Wed Apr 30, 2014 at 8:14 am

By Lawrence A. Johnson

Charles Ives and his wife Harmony Twitchell.
Charles Ives and his wife Harmony Twitchell.

The Chicago Symphony Orchestra’s final “Beyond the Score” presentation of the season concentrated on Charles Ives’ Symphony No. 2 and offered a model of its kind: intelligently planned, scrupulously researched and musically impeccable, showing a deft blend of the theatrical and historical.

Presented Sunday afternoon at Symphony Center, creative director Gerard McBurney fashioned a show (“Things Our Fathers Loved”) with the elderly Ives and his wife reminiscing about his career, the texts drawn largely from the composer’s own writings and letters. Archival recordings of Ives singing and playing the piano provided further interest.

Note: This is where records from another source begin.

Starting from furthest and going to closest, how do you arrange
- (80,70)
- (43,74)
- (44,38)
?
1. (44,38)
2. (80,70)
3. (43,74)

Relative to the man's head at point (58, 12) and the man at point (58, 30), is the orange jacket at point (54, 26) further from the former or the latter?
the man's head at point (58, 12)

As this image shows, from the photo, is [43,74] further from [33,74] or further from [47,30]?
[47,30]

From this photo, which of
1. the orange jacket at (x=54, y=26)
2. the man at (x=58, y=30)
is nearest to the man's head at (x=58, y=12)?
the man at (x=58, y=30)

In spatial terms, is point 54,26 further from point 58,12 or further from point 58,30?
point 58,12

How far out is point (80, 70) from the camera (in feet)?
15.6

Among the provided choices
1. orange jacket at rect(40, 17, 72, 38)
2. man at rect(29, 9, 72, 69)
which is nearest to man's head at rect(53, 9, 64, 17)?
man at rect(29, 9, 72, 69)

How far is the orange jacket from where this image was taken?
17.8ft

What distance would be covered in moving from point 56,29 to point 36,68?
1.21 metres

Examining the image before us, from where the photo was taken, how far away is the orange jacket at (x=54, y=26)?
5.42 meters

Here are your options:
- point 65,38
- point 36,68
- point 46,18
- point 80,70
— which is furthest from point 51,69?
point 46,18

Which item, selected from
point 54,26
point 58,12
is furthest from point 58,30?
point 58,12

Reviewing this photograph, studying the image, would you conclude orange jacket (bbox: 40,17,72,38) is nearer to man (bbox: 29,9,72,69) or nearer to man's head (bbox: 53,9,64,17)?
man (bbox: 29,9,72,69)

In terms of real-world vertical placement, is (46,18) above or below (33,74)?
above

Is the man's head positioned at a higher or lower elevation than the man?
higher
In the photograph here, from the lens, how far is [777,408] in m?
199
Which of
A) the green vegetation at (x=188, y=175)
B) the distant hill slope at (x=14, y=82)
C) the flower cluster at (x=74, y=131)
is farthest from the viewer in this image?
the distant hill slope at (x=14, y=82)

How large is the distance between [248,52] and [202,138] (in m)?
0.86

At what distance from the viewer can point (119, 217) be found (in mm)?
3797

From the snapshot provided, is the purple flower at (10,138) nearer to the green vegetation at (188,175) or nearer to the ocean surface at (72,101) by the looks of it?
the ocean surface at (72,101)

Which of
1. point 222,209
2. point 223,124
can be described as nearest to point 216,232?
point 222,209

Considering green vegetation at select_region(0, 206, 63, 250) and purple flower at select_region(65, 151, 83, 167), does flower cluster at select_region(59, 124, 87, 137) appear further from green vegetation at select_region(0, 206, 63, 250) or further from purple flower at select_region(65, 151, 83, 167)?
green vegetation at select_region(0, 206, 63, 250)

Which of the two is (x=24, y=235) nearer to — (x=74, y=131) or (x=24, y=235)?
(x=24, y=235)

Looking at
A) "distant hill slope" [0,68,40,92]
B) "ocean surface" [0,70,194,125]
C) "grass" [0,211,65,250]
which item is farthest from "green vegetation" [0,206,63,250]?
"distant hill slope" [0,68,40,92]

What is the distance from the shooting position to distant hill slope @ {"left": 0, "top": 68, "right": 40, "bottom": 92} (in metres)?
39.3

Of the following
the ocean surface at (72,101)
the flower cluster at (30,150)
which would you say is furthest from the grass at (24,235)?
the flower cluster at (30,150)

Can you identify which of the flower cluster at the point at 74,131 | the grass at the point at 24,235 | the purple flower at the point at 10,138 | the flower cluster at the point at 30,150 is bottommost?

Roger Mueller captured the blustery, at times irascible composer characterfully, though he would have been even more effective had he varied his volume more artfully. With the (fitfully overloud) amplification, there’s no need to shout. Jill Shellabarger was his sympathetic, and, it seems, long-suffering wife Harmony, whose quiet support made effective contrast.

The most rewarding element was the deft transitioning between the multiplicity of influences that found their way into Ives’ Second Symphony and the relevant sections of the work. A fine vocal quartet drawn from the CSO Chorus (Cari Plachy, Rebecca Berger, Nicholas Falco and Bill McMurray) and keyboardist John Goodwin performed snatches of hymns, patriotic songs and piano works, along with portions of Bach and (from the orchestra) Brahms, all of which made their way into the Second Symphony.

As significant and enjoyable as Ives’ symphony is, it’s a bit jarring to realize that virtually every theme in it came from other sources, many of them published and/or copyrighted works. One recalls Stravinsky’s line about Benjamin Britten: “He’s not a composer, he’s a kleptomaniac.”

Conductor Mark Elder, who provided an insightful introduction to Thursday’s performance, left the speaking to the actors and the music on Sunday, providing seamless segues into the orchestra playing. Mike Tutaj’s well-chosen projections added a visual Americana element to the historic background.

After intermission Elder led another vital and rousing account of Ives’ symphony, which was tighter and more cohesive then Thursday night, the quotes and brassy climaxes punched out with huge panache.

Posted in Performances

One Response to “CSO’s “Beyond the Score” offers insightful look at Charles Ives”

  1. Posted May 01, 2014 at 9:52 pm by Joe

    Odd that Stravinsky would call Britten a kleptomaniac. Every theme in Petrushka and rite of Spring was borrowed. If Igor can do it, so can Charlie. It’s a nonissue.